In a more perfect world, an alleged pedophile, confirmed bigot, and amateur poet would take his historic election drubbing with a modicum of dignity and slink back into whatever varmint hole he crawled out of. But this is a dark, fallen world, and disgraced former Judge Roy Moore shows no sign of admitting he lost Alabama’s special Senate election fair and square.

On Thursday morning, Moore announced he’d filed an “election complaint” with a circuit court in Montgomery, AL seeking to block the certification of Democrat Doug Jones as the state’s new senator later this afternoon.

“The purpose of the complaint is to preserve evidence of potential election fraud and to postpone the certification of Alabama’s Special Election by Secretary of State John Merrill until a thorough investigation of potential election fraud, that improperly altered the outcome of this election, is conducted,” Moore said in a statement posted to his Facebook page.


In grasping for evidence of “voter fraud,” Moore cites higher-than-expected turnout among black voters in Jefferson County. But, as University of Chicago Political Scientist Daniel Nichanian pointed out, not only is the claim rife with the sort of latent racism we’ve come to expect from the Moore camp, it’s also totally false. Instead, Nichanian notes, it’s predicated largely on unreliable exit polling, GOP turnout predictions, and, in one case, an offhand comment made in a single YouTube video.

Secretary of State Merrill, a Republican who reportedly voted for Moore in the special election, told the New York Times he has seen no evidence of electoral fraud and has no plans to delay the certification process. Moore’s loss, by a margin of over 20,000 votes, was not enough to trigger an automatic recount.

Shortly after news of Moore’s complaint broke, Merrill said in an interview with CNN that he will not delay certification of Jones’ win over the complaint.

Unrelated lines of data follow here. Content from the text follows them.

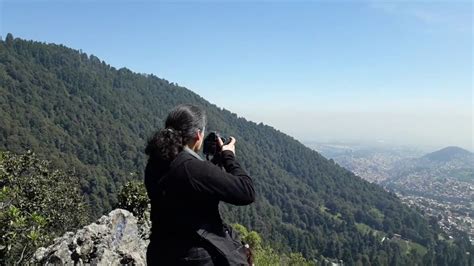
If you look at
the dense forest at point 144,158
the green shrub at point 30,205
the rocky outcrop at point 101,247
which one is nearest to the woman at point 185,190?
the green shrub at point 30,205

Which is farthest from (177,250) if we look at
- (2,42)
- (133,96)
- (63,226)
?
(133,96)

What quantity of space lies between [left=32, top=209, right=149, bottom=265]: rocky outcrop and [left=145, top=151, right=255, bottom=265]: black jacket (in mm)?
4755

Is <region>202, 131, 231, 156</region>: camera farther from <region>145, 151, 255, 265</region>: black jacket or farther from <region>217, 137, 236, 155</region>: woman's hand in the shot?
<region>145, 151, 255, 265</region>: black jacket

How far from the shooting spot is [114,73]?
571ft

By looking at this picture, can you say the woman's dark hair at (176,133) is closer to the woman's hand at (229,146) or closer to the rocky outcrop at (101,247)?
the woman's hand at (229,146)

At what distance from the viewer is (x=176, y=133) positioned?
254 centimetres

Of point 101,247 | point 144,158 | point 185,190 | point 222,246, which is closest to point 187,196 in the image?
point 185,190

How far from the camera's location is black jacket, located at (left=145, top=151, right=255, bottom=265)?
94.4 inches

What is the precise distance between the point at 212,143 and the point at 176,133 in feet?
1.49

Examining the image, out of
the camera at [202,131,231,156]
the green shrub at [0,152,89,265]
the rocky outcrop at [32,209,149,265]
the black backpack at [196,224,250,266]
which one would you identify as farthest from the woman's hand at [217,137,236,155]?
the rocky outcrop at [32,209,149,265]

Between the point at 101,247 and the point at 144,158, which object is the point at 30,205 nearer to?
the point at 101,247

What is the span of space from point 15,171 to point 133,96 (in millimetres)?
150065

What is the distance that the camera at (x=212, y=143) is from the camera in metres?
2.94

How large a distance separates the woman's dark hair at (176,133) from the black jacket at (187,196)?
60 mm
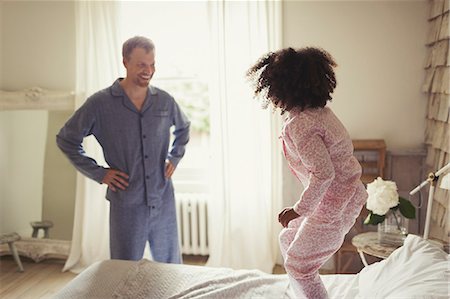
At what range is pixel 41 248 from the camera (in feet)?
10.1

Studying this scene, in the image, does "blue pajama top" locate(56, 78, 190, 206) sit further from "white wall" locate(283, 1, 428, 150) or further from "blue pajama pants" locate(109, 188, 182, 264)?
"white wall" locate(283, 1, 428, 150)

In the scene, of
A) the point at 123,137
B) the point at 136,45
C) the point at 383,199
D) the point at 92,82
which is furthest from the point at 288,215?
the point at 92,82

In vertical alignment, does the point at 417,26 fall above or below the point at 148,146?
above

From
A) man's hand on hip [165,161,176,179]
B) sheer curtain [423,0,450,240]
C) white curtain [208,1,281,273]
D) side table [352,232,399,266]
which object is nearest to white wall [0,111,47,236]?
white curtain [208,1,281,273]

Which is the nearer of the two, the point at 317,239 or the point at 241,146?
the point at 317,239

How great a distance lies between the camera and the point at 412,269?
1.34 meters

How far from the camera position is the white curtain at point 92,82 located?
282 cm

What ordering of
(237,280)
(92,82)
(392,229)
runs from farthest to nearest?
(92,82) < (392,229) < (237,280)

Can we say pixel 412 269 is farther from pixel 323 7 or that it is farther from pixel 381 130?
pixel 323 7

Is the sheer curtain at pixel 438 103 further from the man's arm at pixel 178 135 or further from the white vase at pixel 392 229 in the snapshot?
the man's arm at pixel 178 135

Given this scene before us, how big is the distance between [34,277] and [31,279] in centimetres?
4

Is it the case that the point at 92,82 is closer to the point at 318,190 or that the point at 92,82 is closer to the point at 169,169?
the point at 169,169

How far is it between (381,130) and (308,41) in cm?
75

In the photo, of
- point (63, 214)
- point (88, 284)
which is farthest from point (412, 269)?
point (63, 214)
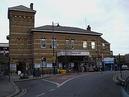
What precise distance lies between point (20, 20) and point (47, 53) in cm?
912

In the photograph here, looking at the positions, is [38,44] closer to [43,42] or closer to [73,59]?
[43,42]

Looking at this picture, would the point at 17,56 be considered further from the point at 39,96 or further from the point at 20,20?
the point at 39,96

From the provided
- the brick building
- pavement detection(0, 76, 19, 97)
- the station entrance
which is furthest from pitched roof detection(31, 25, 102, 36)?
pavement detection(0, 76, 19, 97)

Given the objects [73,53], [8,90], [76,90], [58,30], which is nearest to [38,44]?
[58,30]

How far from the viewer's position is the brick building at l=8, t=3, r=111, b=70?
2896 inches

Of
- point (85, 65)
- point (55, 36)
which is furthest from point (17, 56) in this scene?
point (85, 65)

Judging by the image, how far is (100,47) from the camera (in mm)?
87875

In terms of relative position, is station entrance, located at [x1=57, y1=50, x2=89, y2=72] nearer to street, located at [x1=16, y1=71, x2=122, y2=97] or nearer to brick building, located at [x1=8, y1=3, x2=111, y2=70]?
brick building, located at [x1=8, y1=3, x2=111, y2=70]

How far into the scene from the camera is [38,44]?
2940 inches

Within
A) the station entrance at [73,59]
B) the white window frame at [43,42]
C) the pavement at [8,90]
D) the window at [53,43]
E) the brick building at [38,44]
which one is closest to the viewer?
the pavement at [8,90]

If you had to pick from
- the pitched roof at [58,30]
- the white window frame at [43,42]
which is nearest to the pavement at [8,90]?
the white window frame at [43,42]

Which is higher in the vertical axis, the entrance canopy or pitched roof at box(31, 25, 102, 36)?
pitched roof at box(31, 25, 102, 36)

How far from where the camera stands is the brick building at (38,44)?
73562 millimetres

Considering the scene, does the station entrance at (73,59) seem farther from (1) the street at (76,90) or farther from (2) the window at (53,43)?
(1) the street at (76,90)
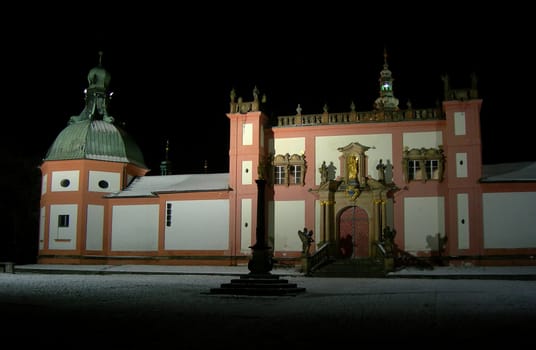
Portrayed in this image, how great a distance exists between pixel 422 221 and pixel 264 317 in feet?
69.4

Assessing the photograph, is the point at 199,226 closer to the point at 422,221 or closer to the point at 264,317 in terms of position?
the point at 422,221

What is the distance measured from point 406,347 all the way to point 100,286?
1431cm

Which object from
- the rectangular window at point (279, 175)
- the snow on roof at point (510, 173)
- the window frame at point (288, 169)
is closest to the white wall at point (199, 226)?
the rectangular window at point (279, 175)

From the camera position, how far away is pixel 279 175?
114 ft

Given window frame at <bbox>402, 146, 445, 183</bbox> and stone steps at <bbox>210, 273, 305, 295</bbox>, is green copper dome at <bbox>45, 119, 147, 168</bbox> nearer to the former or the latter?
window frame at <bbox>402, 146, 445, 183</bbox>

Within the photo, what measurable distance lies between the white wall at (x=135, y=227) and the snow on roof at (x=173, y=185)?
911 millimetres

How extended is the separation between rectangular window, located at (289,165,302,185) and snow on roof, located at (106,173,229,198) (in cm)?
370

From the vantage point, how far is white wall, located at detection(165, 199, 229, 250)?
114ft

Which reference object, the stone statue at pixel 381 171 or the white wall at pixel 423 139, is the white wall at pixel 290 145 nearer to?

In addition to the allegations of voter fraud, Moore’s statement said his complaint also contained “an affidavit from Judge Roy Moore stating that he successfully completed a polygraph test confirming the representations of misconduct made against him during the campaign are completely false.”

Because, who are you gonna trust? Multiple, unrelated women, each with highly detailed allegations that highlight a pattern of persistent sexual misconduct or a self-sworn statement from a disgraced former official, based entirely on a highly unreliable metric? Just go away already.